WHAT YOU ARE ASKED TO DO:
From the line containing "Used 2021 Ford Explorer Limited Limited 4WD" through the last line of the material, copy every line exactly, both ends inclusive; do not copy pictures.

COLLECTED DATA:
┄┄┄┄┄┄

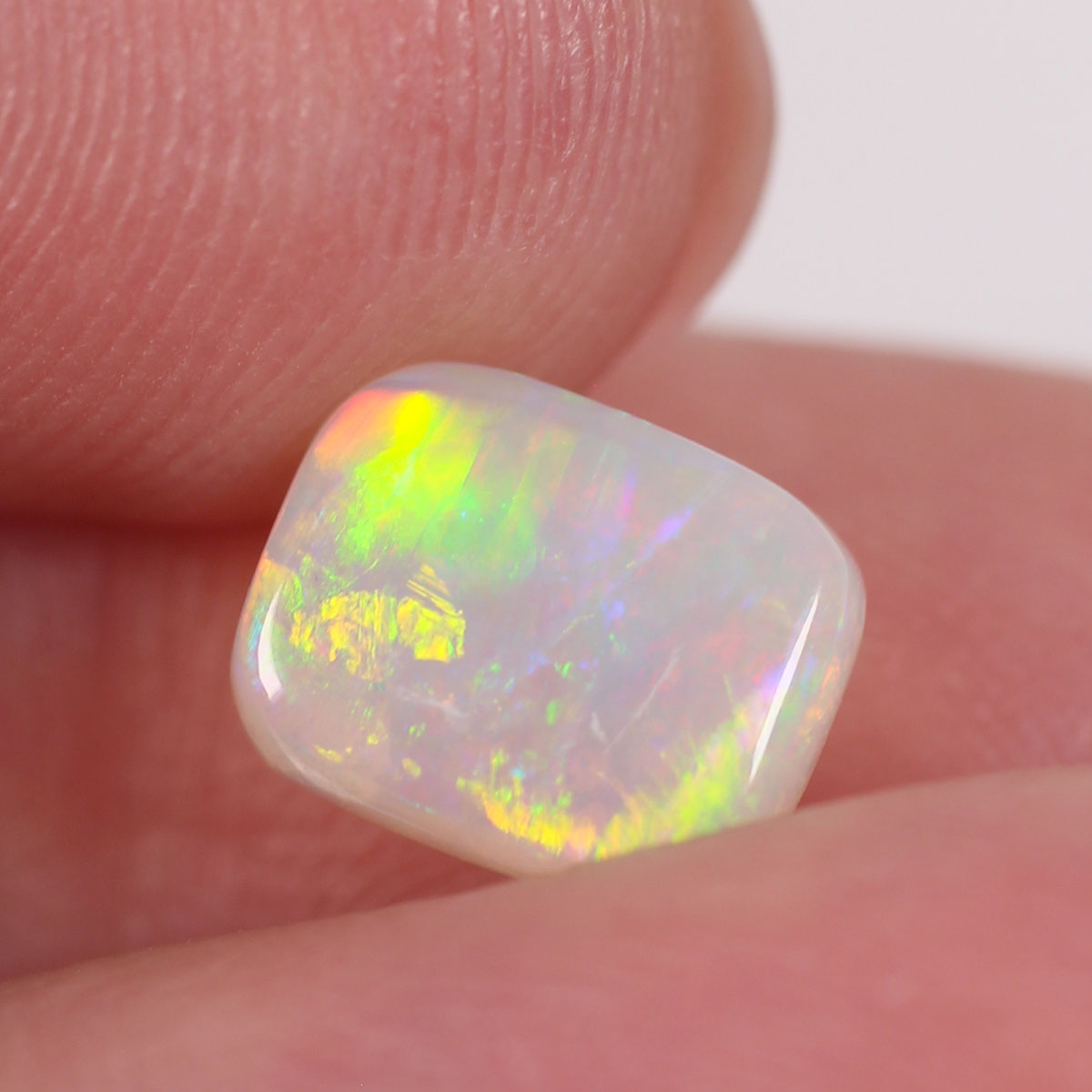 1.24 ct Crystal Opal - 6.5 X 8.3 X 2.7 mm
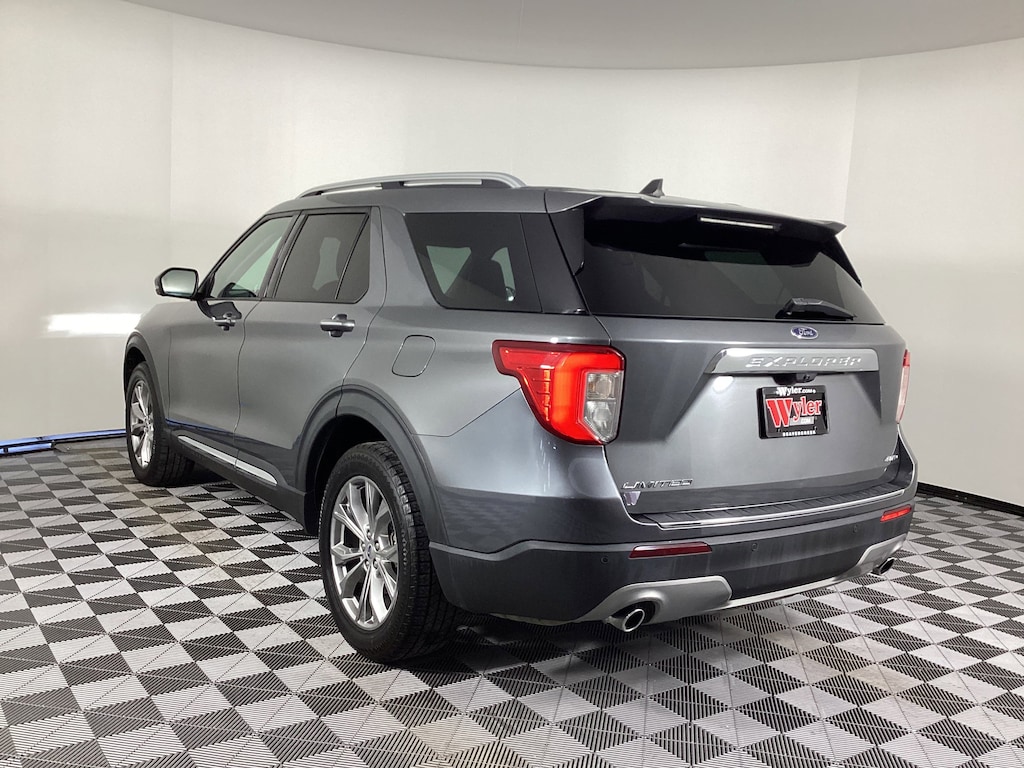 Used 2021 Ford Explorer Limited Limited 4WD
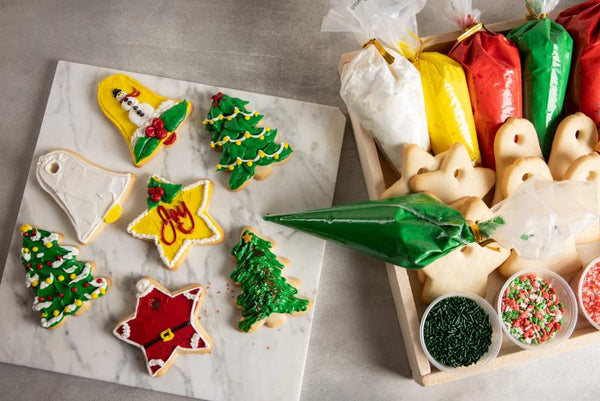 Young Couple Gift Ideas - DIY Christmas Cookie-making Kit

┄┄┄┄┄┄

WRITTEN SOLUTION:
 Used 2021 Ford Explorer Limited Limited 4WD
 Young Couple Gift Ideas - DIY Christmas Cookie-making Kit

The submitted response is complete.